Bloque de texto
Pero en general me han gustado, con esa similitud con la vida donde las cosas aparecen por sorpresa, nada parece tener sentido y la violencia está de fondo como el rumor de un frigorífico estropeado.
Bueno.
—Ojalá lo hayan hecho papilla —había dicho Matilde mientras recogía los platos sucios del almuerzo bajo el toldo de nailon azul en las afueras del mercado—. ¿Cómo permite Dios que existan basuras así, no le parece, maestro? De aquí ya los sacamos a todos, pero a todos.
El maestro la miró con indulgencia, movió apenas la cabeza de un lado para otro.
—No todos son tan malos.
En la boca de Matilde se produjo una pequeña explosión de aire.
—Usted qué sabe, maestro. ¿Los conoce, pues?
El maestro estaba observando los incisivos, los colmillos blancos, las encías color coral, los labios de la joven. Le pareció que, por el momento, era mejor guardar silencio. Dio un trago de su limonada, miró su reloj —un Cartier chino.
—¿Ya se va?
El maestro se puso de pie.
—Tengo que irme. —Extendió la mano—. Mucho gusto. Saludos a su tía, por favor.
Matilde se acercó, mientras, en voz baja, le corregía: «Es mi tía abuela». Le dio un beso en la mejilla. El maestro lo recibió con sorpresa.
—¿Y cuándo va a regresar?
El miércoles siguiente el maestro volvió a tomar el almuerzo en el puesto de Matilde en las afueras del mercado. Como por tácito acuerdo, no hablaron del fin de semana; había sido un tiempo inexistente. Pero hablaron de muchas otras cosas: el uno quería saberlo todo acerca de la otra, y viceversa. Con su odio intenso por los mareros, la droga y la pobreza, Matilde era una chica bastante corriente. Se había convertido al evangelismo, como el resto de su familia. Su sueño era mudarse a la capital (que estaba sólo a una hora en autobús), donde, si tenía suerte, abriría una tienda de ropa
para mujer. El maestro dijo que le parecía una excelente idea. Había que hacer, tal vez, un plan.

Conjunto de datos

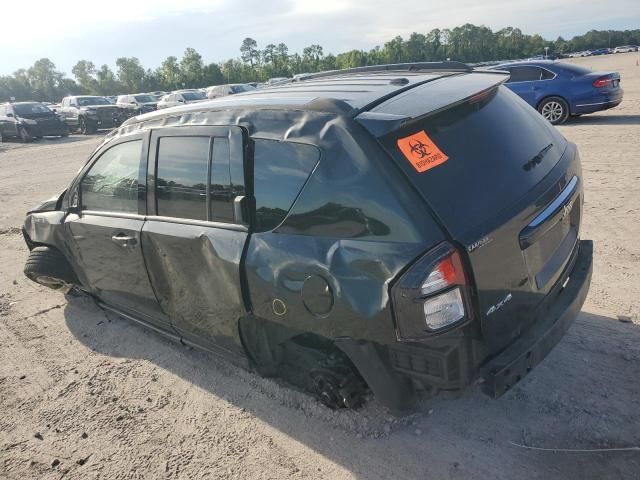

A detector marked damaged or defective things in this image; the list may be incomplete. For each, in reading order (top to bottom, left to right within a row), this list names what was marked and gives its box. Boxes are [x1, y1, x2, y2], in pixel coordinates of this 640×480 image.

damaged green suv [21, 63, 596, 412]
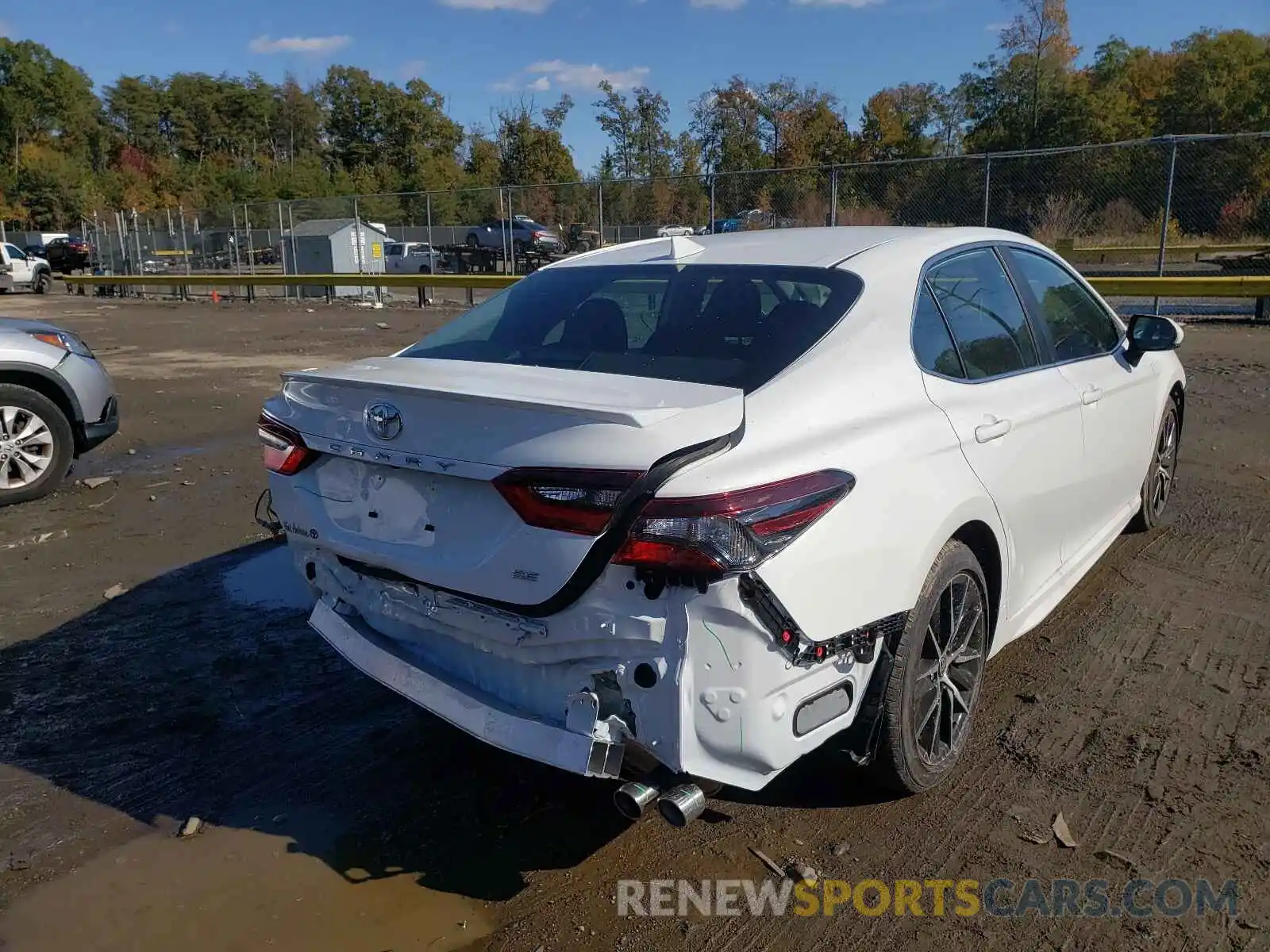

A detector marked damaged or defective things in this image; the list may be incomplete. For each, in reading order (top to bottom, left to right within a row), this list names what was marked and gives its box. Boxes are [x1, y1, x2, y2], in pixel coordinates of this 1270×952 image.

broken tail light [257, 416, 314, 476]
broken tail light [492, 470, 641, 536]
broken tail light [613, 470, 851, 578]
rear-end collision damage [256, 359, 902, 809]
damaged rear bumper [308, 600, 625, 777]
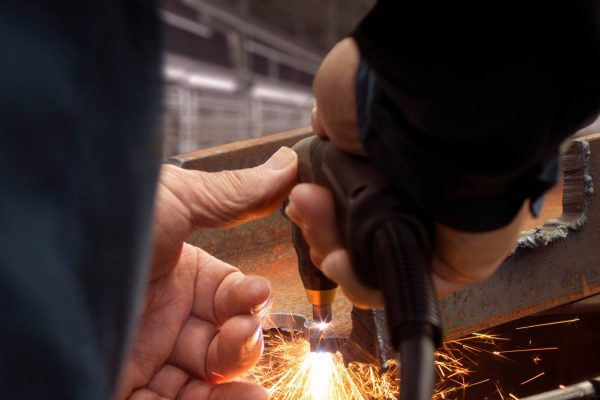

Consigna 1
En el bloque de texto, ¿qué reloj lleva el maestro?
Consigna 2
Transcribe del bloque de texto el pasaje que empieza en "Matilde se acercó, mientras, en" y termina en "va a regresar?", ambos incluidos.

Resultado 1
Un Cartier chino.

Resultado 2
Matilde se acercó, mientras, en voz baja, le corregía: «Es mi tía abuela». Le dio un beso en la mejilla. El maestro lo recibió con sorpresa.
—¿Y cuándo va a regresar?